The development-design process of a new radiopharmaceutical ordinarily involves the building and the setup of the radiosynthesis as well as the quality assessment methods of the final product through the evaluation of release specifications as RCP%, A_s or A_m, radionuclidic purity, chemical purity, radiochemical yield (RCY%), pH, sterility and stability.

One of the parameters of paramount importance is the specific activity or molar activity in the final product, i.e. the ratio of the labeling isotope (in Bq) divided by the amount of the peptide (g) or the unit mole of the compound (mol).

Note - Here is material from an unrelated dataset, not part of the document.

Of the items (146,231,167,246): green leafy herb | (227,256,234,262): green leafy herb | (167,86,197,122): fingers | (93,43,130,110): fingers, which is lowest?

For the synthesis setup optimization, molar activity (A_m) is required to be high due to several biological factors, such as the affinity of the peptide for its receptor and the number of available receptors, limiting the mass dose of peptide that can be administered. Indeed, a suboptimal A_m could result in excessive amount of peptide leading to the saturation of the receptor or eventually to the induction of pharmacological side effects.

On the other hand, A_m should not be too high because the amount of the peptide should be sufficiently high to allow reasonable radiochemical yield and to guarantee a reliable biodistribution for image quantification.

For these reasons, a scale down of five different amounts of DOTA-ECL1i (50–40–30–20–10 μg) was evaluated for the production of [68Ga]68Ga-DOTA-ECL1. The results summarized in Table 1 demonstrate that the precursor amount of 20 μg allows the best radiochemical yield (66.69%) as well as high radiochemical purity (100%) and good molar activity (45.41 GBq/µmol).

We noticed a decreasing radiochemical yield corresponding to increasing ligand amount (higher RCY% for 20 and 30 µg, and lower for 40 and 50 µg), (Table 1).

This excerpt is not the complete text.